THE National Film and Sound Archive of Australia (NFSA) is creating a new business model and organisational structure – and now plans a series of meetings and workshops with supporters and key stakeholders.
The aim of the sessions is to engage with the film, recorded sound and broadcast industries, as well as academia, the cultural sector, and community at large, about the future of the revered NFSA.
In the wake of comments from industry and the public, NFSA CEO Michael Loebenstein said, “It has been very encouraging to see how deeply people care about the national audio-visual collection as a fundamental piece of our national cultural heritage.

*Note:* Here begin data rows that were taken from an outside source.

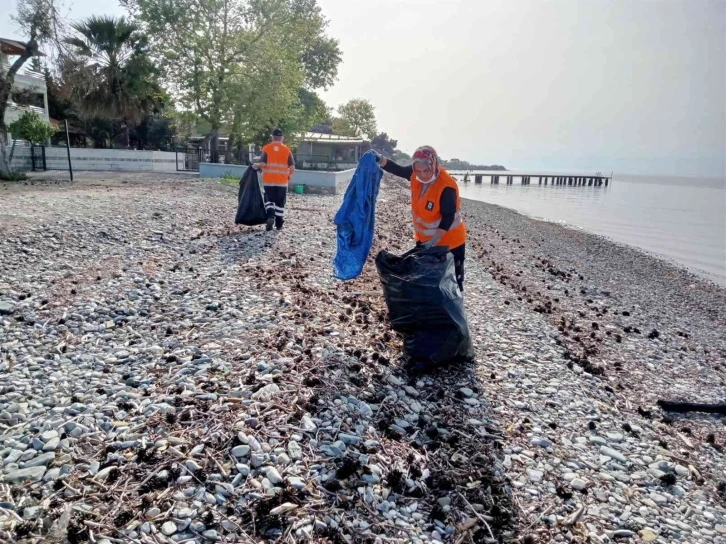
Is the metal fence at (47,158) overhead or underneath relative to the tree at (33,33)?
underneath

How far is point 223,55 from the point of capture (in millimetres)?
22672

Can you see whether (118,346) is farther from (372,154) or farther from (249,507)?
(372,154)

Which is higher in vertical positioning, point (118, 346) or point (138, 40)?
point (138, 40)

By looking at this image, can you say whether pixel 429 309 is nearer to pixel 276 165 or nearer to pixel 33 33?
pixel 276 165

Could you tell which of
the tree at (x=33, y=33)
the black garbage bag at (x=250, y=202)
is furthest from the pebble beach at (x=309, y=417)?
the tree at (x=33, y=33)

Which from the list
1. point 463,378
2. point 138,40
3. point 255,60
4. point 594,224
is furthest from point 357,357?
point 594,224

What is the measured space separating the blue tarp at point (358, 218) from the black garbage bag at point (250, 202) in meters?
4.41

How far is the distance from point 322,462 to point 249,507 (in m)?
0.56

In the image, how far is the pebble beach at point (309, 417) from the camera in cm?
277

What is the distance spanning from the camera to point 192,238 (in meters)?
8.91

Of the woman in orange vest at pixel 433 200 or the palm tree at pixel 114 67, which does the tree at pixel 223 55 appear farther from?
the woman in orange vest at pixel 433 200

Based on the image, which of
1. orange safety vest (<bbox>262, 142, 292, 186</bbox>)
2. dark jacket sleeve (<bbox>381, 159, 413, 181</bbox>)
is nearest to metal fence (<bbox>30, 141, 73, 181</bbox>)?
orange safety vest (<bbox>262, 142, 292, 186</bbox>)

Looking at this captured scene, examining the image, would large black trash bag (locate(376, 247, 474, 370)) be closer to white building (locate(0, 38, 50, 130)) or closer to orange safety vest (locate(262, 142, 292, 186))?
orange safety vest (locate(262, 142, 292, 186))

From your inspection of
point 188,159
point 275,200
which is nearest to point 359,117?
point 188,159
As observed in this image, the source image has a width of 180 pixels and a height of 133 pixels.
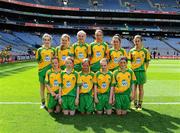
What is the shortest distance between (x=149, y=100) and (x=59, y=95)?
12.7ft

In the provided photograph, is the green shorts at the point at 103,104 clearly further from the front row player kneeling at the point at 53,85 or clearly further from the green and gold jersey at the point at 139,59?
the green and gold jersey at the point at 139,59

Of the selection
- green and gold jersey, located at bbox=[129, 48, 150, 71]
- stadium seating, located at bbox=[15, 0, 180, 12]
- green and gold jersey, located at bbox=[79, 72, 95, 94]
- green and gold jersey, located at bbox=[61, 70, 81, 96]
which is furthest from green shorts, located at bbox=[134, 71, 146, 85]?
stadium seating, located at bbox=[15, 0, 180, 12]

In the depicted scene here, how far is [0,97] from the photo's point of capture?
11.9 m

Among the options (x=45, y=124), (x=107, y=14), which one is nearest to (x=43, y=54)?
(x=45, y=124)

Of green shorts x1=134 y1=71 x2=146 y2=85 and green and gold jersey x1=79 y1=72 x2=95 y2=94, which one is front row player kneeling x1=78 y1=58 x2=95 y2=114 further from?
green shorts x1=134 y1=71 x2=146 y2=85

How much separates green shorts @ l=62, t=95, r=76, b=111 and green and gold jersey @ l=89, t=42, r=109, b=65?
1.50 metres

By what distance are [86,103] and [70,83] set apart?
0.64m

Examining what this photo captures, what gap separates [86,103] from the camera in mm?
9086

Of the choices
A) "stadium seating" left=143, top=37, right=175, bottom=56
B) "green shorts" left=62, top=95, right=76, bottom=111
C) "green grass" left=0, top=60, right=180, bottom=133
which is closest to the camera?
"green grass" left=0, top=60, right=180, bottom=133

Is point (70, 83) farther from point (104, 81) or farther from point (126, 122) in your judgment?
point (126, 122)

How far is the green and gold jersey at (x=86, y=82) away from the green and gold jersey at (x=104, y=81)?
151 mm

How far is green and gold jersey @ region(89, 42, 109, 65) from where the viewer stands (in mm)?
10023

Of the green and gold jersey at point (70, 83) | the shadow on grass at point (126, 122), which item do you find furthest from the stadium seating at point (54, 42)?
the shadow on grass at point (126, 122)

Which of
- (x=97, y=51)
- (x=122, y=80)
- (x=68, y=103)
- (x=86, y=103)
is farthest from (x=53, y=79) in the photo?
(x=122, y=80)
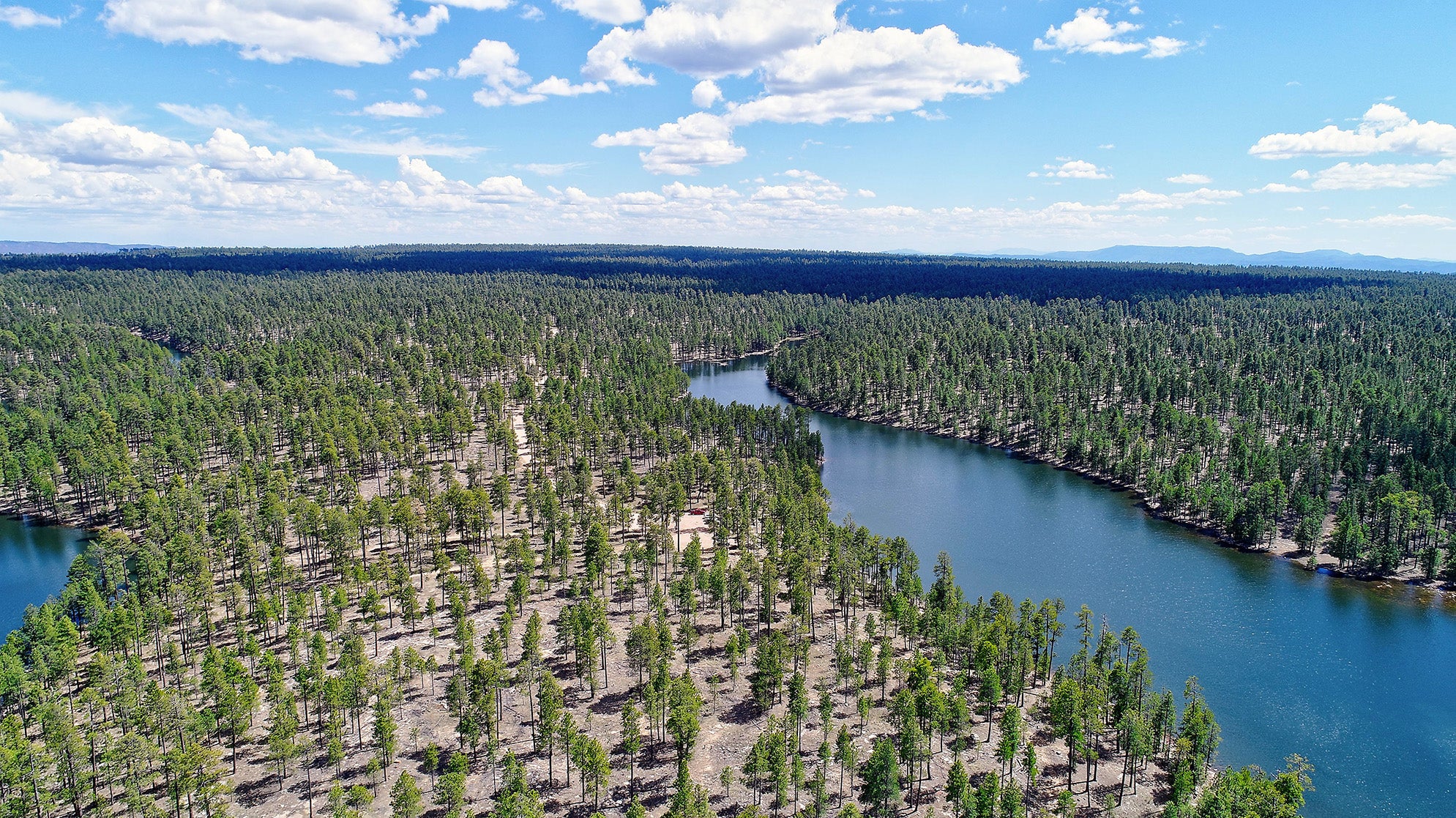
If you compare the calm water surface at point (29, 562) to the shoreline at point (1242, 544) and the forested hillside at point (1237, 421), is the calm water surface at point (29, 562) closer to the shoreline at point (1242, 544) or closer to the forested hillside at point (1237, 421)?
the shoreline at point (1242, 544)

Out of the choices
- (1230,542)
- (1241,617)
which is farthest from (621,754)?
(1230,542)

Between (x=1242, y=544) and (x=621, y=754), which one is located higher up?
(x=1242, y=544)

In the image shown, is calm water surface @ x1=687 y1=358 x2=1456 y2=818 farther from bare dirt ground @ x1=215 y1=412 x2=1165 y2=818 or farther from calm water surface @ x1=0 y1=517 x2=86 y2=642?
calm water surface @ x1=0 y1=517 x2=86 y2=642

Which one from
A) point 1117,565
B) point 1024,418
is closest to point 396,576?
point 1117,565

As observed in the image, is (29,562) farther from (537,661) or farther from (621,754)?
(621,754)

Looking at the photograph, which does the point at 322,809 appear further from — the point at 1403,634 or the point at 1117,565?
the point at 1403,634

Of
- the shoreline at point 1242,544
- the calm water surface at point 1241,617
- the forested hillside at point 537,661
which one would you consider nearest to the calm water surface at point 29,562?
the forested hillside at point 537,661
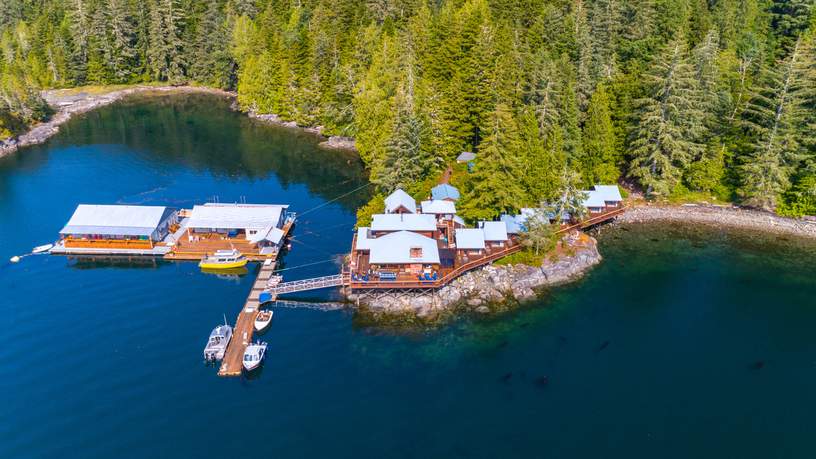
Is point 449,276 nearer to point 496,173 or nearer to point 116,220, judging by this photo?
point 496,173

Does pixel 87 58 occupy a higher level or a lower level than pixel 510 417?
higher

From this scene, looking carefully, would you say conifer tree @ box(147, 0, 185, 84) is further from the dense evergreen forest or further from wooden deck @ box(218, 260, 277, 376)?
wooden deck @ box(218, 260, 277, 376)

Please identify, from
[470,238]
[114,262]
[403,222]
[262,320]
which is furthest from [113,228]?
[470,238]

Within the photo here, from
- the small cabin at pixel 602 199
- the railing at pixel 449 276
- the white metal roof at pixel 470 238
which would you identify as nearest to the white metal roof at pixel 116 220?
the railing at pixel 449 276

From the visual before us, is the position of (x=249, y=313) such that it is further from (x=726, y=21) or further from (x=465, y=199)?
(x=726, y=21)

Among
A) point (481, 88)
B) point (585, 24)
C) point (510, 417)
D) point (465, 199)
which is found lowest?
point (510, 417)

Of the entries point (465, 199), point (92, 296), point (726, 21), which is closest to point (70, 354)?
point (92, 296)

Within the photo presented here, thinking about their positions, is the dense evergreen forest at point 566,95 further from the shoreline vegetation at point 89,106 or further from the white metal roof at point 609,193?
the white metal roof at point 609,193
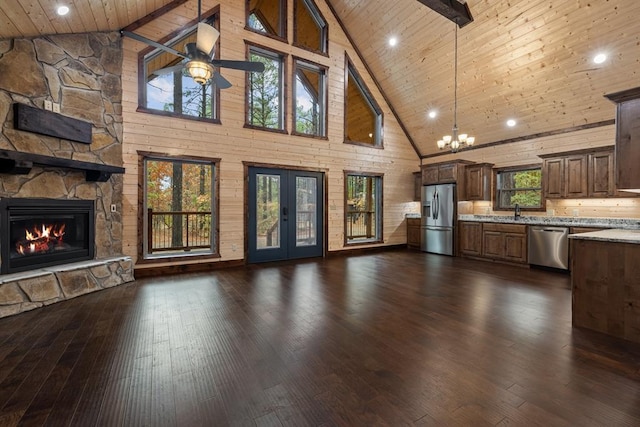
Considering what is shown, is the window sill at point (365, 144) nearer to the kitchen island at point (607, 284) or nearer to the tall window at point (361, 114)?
the tall window at point (361, 114)

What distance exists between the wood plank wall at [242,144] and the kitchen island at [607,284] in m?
4.73

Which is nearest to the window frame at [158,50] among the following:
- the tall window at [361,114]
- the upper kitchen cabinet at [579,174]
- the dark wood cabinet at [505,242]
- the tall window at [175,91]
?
the tall window at [175,91]

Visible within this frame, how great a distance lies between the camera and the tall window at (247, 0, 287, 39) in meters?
6.39

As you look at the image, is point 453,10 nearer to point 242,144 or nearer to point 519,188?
point 519,188

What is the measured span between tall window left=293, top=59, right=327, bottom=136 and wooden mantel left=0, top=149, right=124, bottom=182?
13.1 feet

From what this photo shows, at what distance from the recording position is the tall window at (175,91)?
17.0ft

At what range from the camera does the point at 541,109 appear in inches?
233

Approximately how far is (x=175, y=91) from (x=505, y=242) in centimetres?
737

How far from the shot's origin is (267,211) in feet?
20.8

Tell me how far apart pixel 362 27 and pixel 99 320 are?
7.53m

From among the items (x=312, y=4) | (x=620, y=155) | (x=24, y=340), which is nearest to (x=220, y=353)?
(x=24, y=340)

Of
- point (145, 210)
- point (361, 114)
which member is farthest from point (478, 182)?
point (145, 210)

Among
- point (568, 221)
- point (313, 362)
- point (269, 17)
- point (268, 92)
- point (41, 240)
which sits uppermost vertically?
point (269, 17)

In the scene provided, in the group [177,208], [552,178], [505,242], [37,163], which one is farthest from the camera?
[177,208]
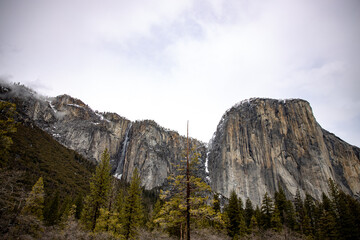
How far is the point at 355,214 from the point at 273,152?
5802 cm

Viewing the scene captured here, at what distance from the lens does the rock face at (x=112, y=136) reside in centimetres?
13075

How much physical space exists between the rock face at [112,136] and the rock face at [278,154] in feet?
125

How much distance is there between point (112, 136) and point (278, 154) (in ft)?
385

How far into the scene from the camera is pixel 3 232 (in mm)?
10078

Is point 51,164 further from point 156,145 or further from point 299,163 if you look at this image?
point 299,163

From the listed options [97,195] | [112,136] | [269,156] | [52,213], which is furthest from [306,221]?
[112,136]

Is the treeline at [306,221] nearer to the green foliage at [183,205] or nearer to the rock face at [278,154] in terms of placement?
the green foliage at [183,205]

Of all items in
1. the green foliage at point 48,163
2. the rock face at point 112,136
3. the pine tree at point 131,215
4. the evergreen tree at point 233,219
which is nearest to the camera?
the pine tree at point 131,215

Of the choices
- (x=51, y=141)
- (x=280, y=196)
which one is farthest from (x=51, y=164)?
(x=280, y=196)

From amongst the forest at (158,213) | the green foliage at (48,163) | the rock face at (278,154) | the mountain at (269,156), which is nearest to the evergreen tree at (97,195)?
the forest at (158,213)

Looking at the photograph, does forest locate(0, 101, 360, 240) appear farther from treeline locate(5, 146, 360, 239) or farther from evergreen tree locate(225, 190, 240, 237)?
evergreen tree locate(225, 190, 240, 237)

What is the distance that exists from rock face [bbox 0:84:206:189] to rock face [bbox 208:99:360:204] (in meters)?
38.2

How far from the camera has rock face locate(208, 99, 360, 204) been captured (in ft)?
254

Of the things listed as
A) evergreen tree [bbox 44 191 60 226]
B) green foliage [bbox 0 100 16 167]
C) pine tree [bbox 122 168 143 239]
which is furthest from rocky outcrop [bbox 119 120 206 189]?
green foliage [bbox 0 100 16 167]
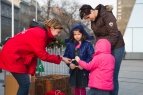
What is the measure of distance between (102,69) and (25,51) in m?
1.11

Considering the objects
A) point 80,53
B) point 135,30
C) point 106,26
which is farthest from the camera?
point 135,30

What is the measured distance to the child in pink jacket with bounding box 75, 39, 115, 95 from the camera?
3.90 meters

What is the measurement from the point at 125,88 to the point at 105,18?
349cm

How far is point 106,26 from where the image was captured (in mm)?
4113

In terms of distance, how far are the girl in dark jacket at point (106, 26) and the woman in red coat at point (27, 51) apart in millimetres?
535

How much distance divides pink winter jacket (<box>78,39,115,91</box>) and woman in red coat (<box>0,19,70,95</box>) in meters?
0.59

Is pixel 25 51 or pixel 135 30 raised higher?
pixel 135 30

“We want to better understand our stakeholders’ expectations and hear their ideas, and for them to think how they can help the NFSA to remain strong and independent in a rapidly changing and challenging environment.
“These workshops represent an opportunity for us to show how seriously the NFSA takes its role and responsibilities, today and well into the future.”
Gabrielle Trainor, chair of the NFSA Board, agreed.
“We welcome the concern and support we have received,” Ms Trainor said. “We also welcome the opportunity to share our vision, hear from our stakeholders in person, respond to questions, explain the rationale behind the changes, and to engage in constructive discussion.”
Mr Loebenstein plans to share the new vision for the NFSA, and the draft strategic plan 2014/15 to 2016/17, as well as clarify the issues and concerns raised by participants.
Sessions will be held in Sydney, Melbourne, Canberra, Perth and Brisbane. The exact dates, times and venues will be published on the NFSA website.